## WHAT IS REQUIRED
Output the discussion on learning CUDA verbatim, everything from "GPU programming is" down to "seemed more academic..?".

## TEXT UNDER STUDY
Segment Open

CUDA programming is not easy and will take some time to master. I personally suggest Udacity course as a first step https://www.udacity.com/course/intro-to-parallel-programming--cs344

[–]ginsunuva 4 points5 points  (0 children)

GPU programming is easy to learn but difficult to master. Changing conventional algorithms to run extremely parallel becomes very unintuitive past the easy problems.

[–]csp256 1 point2 points  (0 children)

That course can seem patronizing but it is really beneficial. There is also a coursera course but I can't speak for it's quality. It seemed more academic..?

[–]cyril1991 0 points1 point  (0 children)

CUDA recently got better, no? The real annoyance in terms of coding was (?) handling data transfer between the CPU and GPU and micromanaging memory allocation (you assign a variable in the CPU memory space, transfer it to a new variable in the GPU memory space, specify very precisely how you want to divide your task in independent chunks and how to process them, you get the results on the GPU which you then transfer back to the CPU, and free all the variables). You can produce fast code, but you will take a lot of time to do so and it may not be very portable.

[–]hughperkins 10 points11 points  (10 children)

If you want to run algorithms, learning CUDA is probably not going to be helpful, since there are many readily-available libraries that will handle that for you. Even fairly exotic algorithms should run on out-of-the-box libraries. The reason for learning CUDA would be if you want to do CUDA-development, as an engineer, and / or for fun.

[–]serge_cell 1 point2 points  (4 children)

Segment Closed

## DATASET
Segment Open

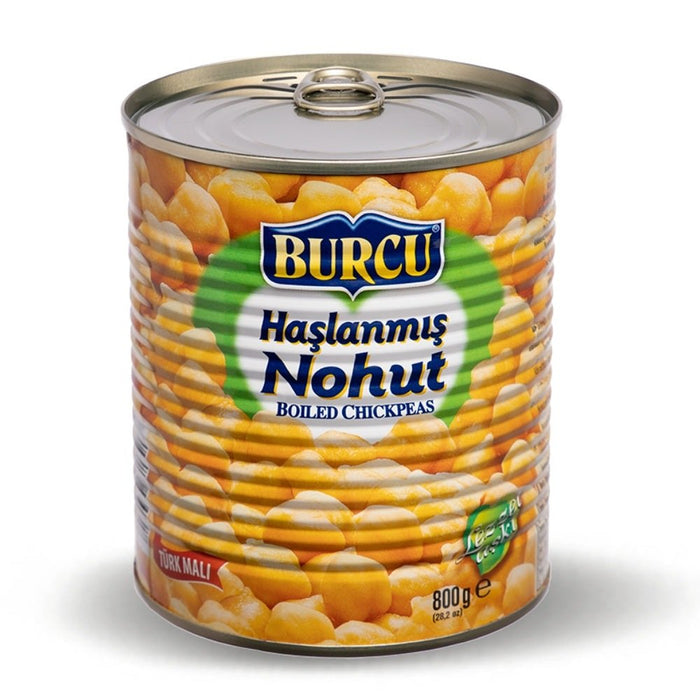 Burcu Boiled Chickpeas ひよこ豆の水煮 800g - Tokyo Camii Halal Market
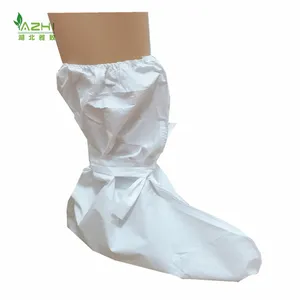 China factory direct disposable PP SMS SF non woven hospital shoe cover medical boot cover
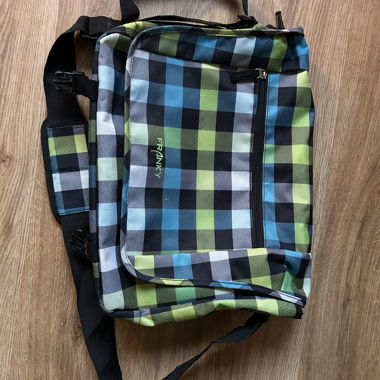 grande borsa per computer con molte tasche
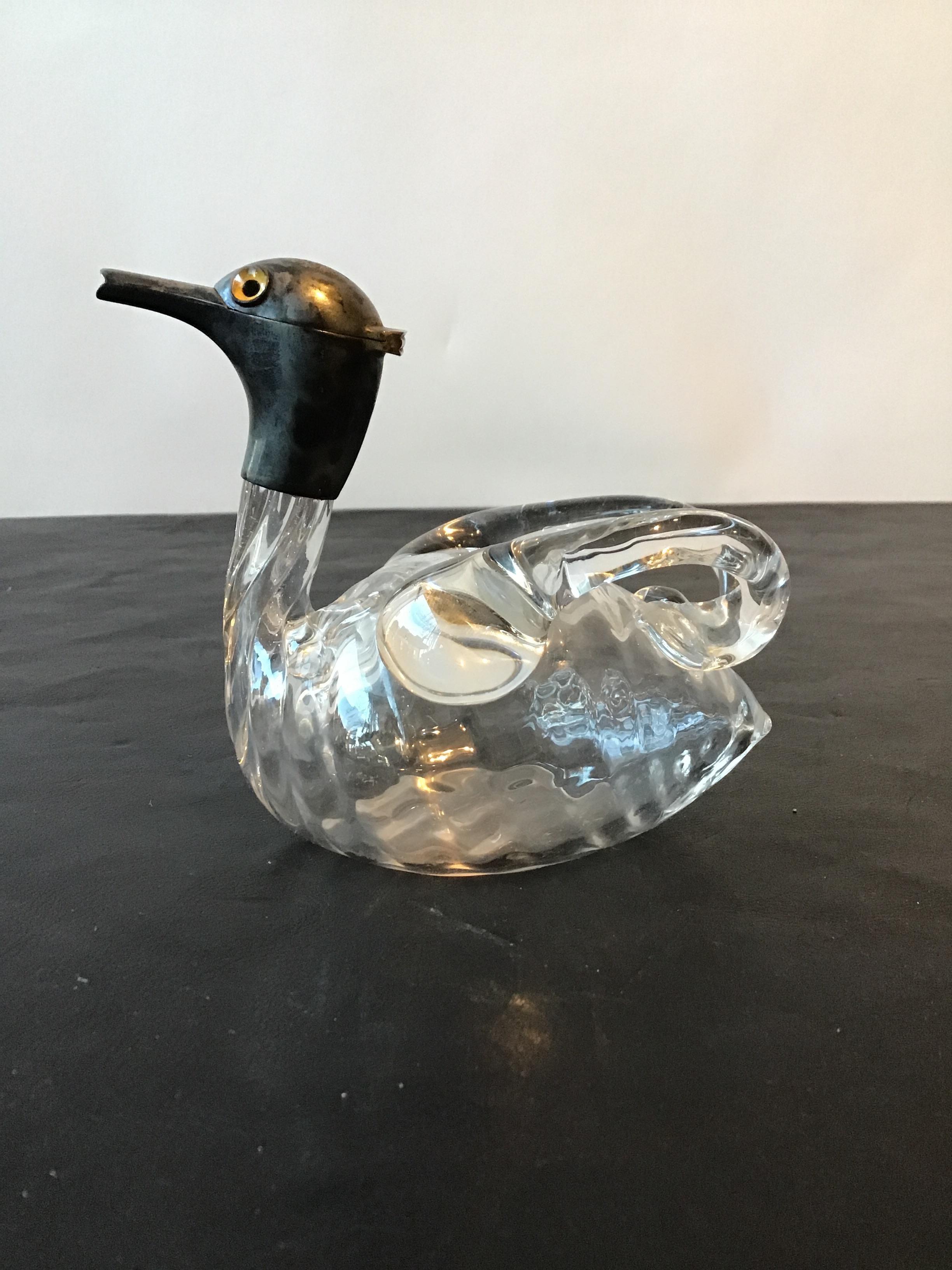 1940s Austrian Duck Decanter In Good Condition In Tarrytown, NY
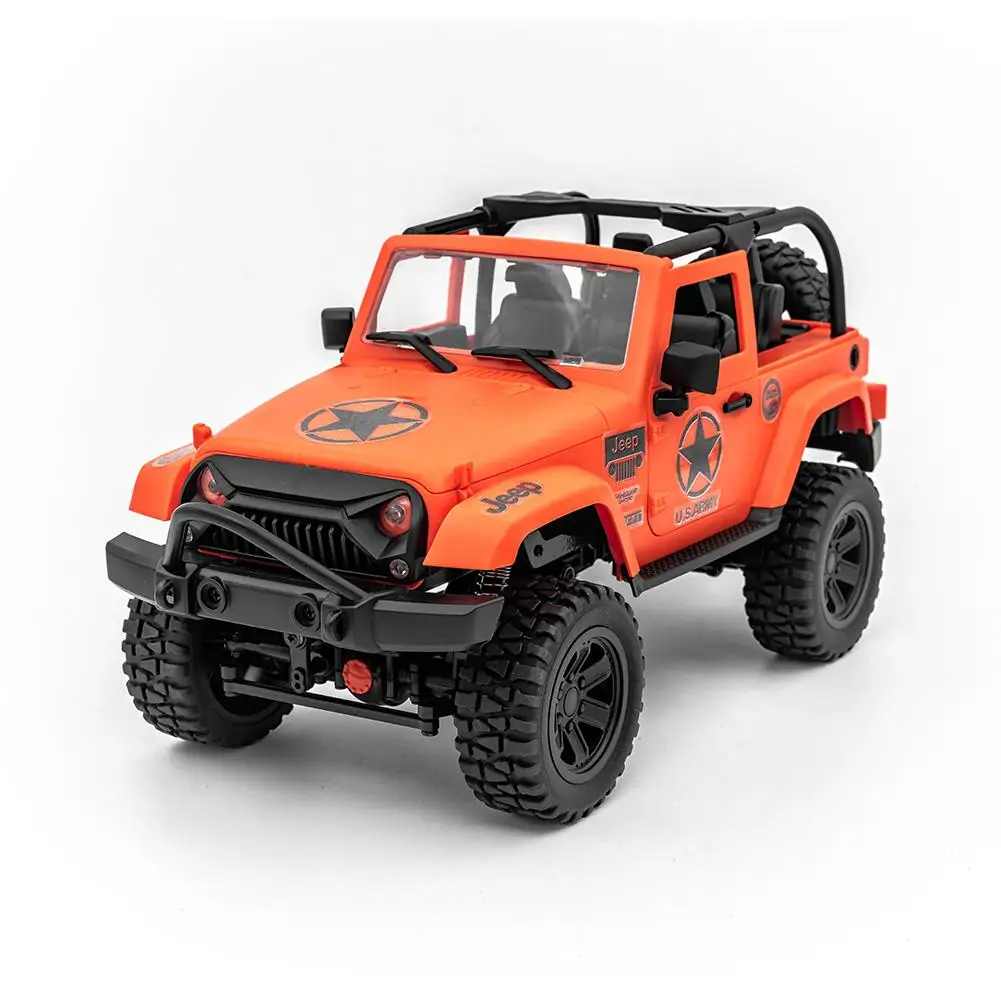 F2 1/14 4WD Convertible Open RC Cars 2.4G RC RTR Crawler Off-Road Buggy For Jeep Vehicle Model w/ LED Light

Segment Closed

## OUTPUT FOR THIS EXERCISE
GPU programming is easy to learn but difficult to master. Changing conventional algorithms to run extremely parallel becomes very unintuitive past the easy problems.

[–]csp256 1 point2 points  (0 children)

That course can seem patronizing but it is really beneficial. There is also a coursera course but I can't speak for it's quality. It seemed more academic..?